We report a nanoelectrospray ionization (nESI) with high-field asymmetric waveform ion mobility spectrometry (FAIMS) and tandem mass spectrometry (MS-MS) method for determination of small molecules of m/z 50 to 200 and its potential application in environmental analysis. Integration of nESI with FAIMS and MS-MS combines the advantages of these three techniques into one method. The nESI provides efficient sample introduction and ionization and allows for collection of multiple data from only microliters of samples. The FAIMS provides rapid separation, reduces or eliminates background interference, and improves the signal-to-noise ratio as much as 10-fold over nESI-MS-MS. The tandem quadrupole time-of-flight MS detection provides accurate mass and mass spectral measurements for structural identification.
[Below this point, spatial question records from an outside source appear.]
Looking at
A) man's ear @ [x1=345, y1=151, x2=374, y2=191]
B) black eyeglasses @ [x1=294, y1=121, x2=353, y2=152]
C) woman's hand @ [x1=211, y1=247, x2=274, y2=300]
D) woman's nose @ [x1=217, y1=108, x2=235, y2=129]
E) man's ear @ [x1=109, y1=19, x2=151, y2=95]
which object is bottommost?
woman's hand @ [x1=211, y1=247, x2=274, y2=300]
Characteristics of FAIMS compensation voltage (CV) spectra of seven nitrosamines, N-nitrosodimethylamine (NDMA), N-nitrosomethylethylamine (NMEA), N-nitrosodiethylamine (NDEA), N-nitrosodi-n-propylamine (NDPA), N-nitrosodi-n-butylamine (NDBA), N-nitrosopiperidine (NPip), and N-nitrosopyrrolidine (NPyr), were analyzed. The optimal CV of the nitrosamines (at DV -4000 V) were: -1.6 V, NDBA; 2.6 V, NDPA; 6.6 V, NPip; 8.8 V, NDEA; 13.2 V, NPyr; 14.4 V, NMEA; and 19.4 V, NDMA. Fragmentation patterns of the seven nitrosamines in the nESI-FAIMS-MS-MS were also obtained. The specific CV and MS-MS spectra resulted in positive identification of NPyr and NPip in a treated water sample, demonstrating the potential application of this technique in environmental analysis.